Myth: People who talk about suicide do not commit it,
but only threaten to do so.
Fact:
While a few use the technique of minor degrees of self-injury to draw the
attention of people around them, many give early clues at some point. After
such clues, some progress to complete the attempt. In Indonesia, nearly two-thirds of patients
had seen their doctors one month before killing themselves and one-third of
these had expressed suicidal intentions before carrying it out. In India, nearly 10-20% of suicide
victims had seen a physician a few days prior to the act.
Myth: A person committing suicide never reveals his/her
intention to anyone.
Fact:
This is not always true. The majority of people give a clue or warning
feeler, sign or an act which should be taken seriously, as a cry for help.

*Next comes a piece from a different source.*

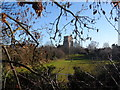 TL1738 : St Mary's, Henlow by Bikeboy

According to a recent study from Bangalore, about one-third of those
committing suicide had verbally communicated or told someone or indicated
their suicidal ideation indirectly a few days earlier. In Thailand, half of those committing the
act gave clear warning signs.
Myth: A person
who attempts suicide will definitely complete it at some time.
Fact:
Not everybody who attempts suicide is likely to repeat it. Timely help, support and buffer mechanisms can get rid of the
death wish. Studies show that the risk of completing suicide among those who
attempt it varies between 1 and 10%.
Myth: If a person is saved once, there is no need to
bother about him later.
Fact:
A large number of those who attempt suicide need to be watched carefully over
a period of time. There is evidence to show that 1-10% of such people repeat
the act. After a brief period of recovery, if the person goes back to
contemplating death, he needs to be observed, supported and cared for.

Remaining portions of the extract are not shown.